Generally, the Peak signal-to-noise ratio (PSNR) is used to evaluate the quality of the image reconstruction effect, and the higher the PSNR value is, the better the image reconstruction effect is.

6) Further guiding the student network according to different matrix relations among the output characteristic graphs;

let the output tensor of the activation layer of the convolutional neural network be A ∈ R^C×H×WWherein C is the number of the characteristic diagrams, H and W are the height and width of the characteristic diagrams respectively,

the function M takes tensor a as input and outputs a two-dimensional matrix, namely: m: r^C×H×W→R^H×WAnd the output characteristic graphs satisfy the following relations:

p-th power of feature map mean:

mean of p-th power of feature:

maximum value of feature map: m_max(A)＝max_i＝1,CA_i

Minimum value of feature map: m_min(A)＝min_i＝1,CA_i。
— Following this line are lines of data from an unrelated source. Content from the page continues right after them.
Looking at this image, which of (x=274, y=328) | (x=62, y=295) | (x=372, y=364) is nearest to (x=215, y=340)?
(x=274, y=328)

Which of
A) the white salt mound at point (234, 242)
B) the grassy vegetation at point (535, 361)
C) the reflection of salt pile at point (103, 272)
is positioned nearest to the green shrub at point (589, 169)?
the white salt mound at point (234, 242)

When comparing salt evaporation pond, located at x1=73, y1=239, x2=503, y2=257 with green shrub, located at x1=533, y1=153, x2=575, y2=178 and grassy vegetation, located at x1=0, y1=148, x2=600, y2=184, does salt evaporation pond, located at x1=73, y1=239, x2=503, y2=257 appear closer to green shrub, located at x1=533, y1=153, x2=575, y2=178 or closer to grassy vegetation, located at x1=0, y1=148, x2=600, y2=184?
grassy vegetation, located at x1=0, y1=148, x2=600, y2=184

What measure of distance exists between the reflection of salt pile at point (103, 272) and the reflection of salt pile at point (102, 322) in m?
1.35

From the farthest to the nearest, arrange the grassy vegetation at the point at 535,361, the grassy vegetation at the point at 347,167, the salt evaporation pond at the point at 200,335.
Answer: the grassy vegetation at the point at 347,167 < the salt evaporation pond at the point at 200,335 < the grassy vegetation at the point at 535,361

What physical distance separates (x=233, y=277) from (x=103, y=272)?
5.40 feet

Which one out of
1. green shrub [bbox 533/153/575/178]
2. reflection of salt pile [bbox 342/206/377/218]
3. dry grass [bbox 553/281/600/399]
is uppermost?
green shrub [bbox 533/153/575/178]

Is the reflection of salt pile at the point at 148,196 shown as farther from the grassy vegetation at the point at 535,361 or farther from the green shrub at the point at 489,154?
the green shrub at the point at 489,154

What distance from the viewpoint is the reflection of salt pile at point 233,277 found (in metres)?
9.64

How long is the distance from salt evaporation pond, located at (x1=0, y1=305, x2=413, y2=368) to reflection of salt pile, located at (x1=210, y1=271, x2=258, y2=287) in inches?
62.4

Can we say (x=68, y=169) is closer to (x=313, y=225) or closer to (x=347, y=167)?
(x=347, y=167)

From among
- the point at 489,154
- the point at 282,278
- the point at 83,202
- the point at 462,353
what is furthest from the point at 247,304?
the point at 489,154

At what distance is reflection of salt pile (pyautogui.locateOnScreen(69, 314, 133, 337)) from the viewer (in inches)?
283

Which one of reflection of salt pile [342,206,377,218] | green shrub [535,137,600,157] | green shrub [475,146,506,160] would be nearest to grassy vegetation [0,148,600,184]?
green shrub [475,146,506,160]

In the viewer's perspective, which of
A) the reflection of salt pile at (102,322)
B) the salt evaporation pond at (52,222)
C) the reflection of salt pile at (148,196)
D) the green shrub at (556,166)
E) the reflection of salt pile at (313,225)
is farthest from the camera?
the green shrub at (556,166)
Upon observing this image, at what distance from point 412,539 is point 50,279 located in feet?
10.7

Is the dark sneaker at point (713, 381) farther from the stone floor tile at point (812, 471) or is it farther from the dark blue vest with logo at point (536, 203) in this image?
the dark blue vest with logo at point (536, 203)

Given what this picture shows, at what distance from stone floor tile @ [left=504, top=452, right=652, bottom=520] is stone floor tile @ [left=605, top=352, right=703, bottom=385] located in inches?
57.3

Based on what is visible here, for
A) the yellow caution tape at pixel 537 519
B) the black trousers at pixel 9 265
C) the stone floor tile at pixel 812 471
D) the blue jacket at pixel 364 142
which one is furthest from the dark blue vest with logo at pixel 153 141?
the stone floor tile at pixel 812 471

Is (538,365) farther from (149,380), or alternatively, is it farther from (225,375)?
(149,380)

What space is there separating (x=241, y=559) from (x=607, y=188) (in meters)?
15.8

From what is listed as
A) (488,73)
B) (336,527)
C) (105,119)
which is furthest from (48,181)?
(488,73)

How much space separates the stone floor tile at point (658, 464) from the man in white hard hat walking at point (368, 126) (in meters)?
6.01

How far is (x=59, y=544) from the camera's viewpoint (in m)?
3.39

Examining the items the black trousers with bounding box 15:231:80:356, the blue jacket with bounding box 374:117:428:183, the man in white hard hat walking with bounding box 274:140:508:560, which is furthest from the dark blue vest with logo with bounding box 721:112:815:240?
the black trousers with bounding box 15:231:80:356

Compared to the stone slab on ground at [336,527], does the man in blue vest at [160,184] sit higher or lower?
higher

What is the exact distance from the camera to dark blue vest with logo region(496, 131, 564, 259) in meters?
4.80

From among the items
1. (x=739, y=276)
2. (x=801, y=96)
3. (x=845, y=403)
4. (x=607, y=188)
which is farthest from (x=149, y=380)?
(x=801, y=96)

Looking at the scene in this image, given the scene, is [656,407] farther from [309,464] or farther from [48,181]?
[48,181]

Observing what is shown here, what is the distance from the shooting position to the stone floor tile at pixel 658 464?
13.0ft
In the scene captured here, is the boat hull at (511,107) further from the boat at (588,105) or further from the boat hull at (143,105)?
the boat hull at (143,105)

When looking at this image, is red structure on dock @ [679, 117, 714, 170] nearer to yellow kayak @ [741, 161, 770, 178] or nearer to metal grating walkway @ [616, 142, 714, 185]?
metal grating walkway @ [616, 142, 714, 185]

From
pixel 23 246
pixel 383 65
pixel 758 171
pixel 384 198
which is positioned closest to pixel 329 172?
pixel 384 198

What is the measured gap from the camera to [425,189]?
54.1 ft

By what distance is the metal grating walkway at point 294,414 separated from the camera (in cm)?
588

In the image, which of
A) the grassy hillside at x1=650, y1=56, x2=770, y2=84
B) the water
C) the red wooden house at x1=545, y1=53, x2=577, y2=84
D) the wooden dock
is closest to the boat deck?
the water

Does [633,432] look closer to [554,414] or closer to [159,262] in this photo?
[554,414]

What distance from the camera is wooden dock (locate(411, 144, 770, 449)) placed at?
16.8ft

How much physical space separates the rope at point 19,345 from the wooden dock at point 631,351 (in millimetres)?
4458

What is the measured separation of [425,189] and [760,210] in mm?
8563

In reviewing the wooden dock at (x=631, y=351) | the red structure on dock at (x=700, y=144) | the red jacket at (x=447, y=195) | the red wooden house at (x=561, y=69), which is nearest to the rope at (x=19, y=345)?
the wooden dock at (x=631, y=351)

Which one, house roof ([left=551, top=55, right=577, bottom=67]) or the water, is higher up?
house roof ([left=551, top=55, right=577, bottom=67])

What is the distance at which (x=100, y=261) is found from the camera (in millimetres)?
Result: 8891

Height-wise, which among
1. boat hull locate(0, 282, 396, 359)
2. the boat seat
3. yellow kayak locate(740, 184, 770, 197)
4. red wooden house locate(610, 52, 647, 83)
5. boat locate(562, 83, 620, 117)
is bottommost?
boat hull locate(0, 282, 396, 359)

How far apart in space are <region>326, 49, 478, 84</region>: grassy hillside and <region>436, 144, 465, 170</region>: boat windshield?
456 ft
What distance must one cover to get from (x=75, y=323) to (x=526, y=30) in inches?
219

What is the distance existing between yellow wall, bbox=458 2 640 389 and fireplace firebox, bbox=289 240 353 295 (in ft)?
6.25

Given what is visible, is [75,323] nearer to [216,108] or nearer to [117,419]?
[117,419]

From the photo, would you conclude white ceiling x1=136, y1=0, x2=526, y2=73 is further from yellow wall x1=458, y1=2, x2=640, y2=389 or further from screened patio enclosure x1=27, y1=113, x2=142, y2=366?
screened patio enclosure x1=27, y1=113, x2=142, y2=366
In the formula, M is a function, p is a power coefficient, A is an output tensor of an activation layer of the convolutional neural network, C is the number of characteristic graphs, and i is a characteristic graph serial number.

The invention adopts the technical scheme to provide knowledge-based distillation technology^[6]And a smaller neural network model is made to learn the characteristics of a deeper network model, and the image super-resolution enhancement effect of the small network model is improved on the premise of not changing the model structure of the small network and not increasing the calculated amount, so that the super-resolution model with a better effect can be efficiently operated on a mobile terminal or an embedded terminal with low power consumption limitation.

Drawings

The invention is described in further detail below with reference to the accompanying drawings and the detailed description;

FIG. 1 is a schematic diagram of a teacher network structure of a knowledge distillation-based image super-resolution enhancement method of the present invention;

FIG. 2 is a schematic diagram of a student network structure of an image super-resolution enhancement method based on knowledge distillation according to the present invention;

FIG. 3 is a schematic diagram of a teaching process of a teacher network to a student network of the knowledge distillation-based image super-resolution enhancement method of the present invention;

FIG. 4 shows the comparison effect of part of experiments of the knowledge distillation-based image super-resolution enhancement method.

Detailed Description

As shown in one of fig. 1 to 4, an object of the present invention is to provide a super-resolution reconstruction method based on knowledge distillation, which improves an image super-resolution reconstruction effect of a network model without changing a structure of a small convolutional neural network model, so that a super-resolution model based on a convolutional neural network can be efficiently operated on a mobile terminal and an embedded terminal.

The invention discloses a super-resolution reconstruction method based on knowledge distillation, which comprises the following specific implementation modes:

(1) and acquiring a training set and a test set.

The training set selects DIV2K and Flickr 2K. DIV2K has 800 real images and Flickr2K has 2650 real images for a total of 3450 images.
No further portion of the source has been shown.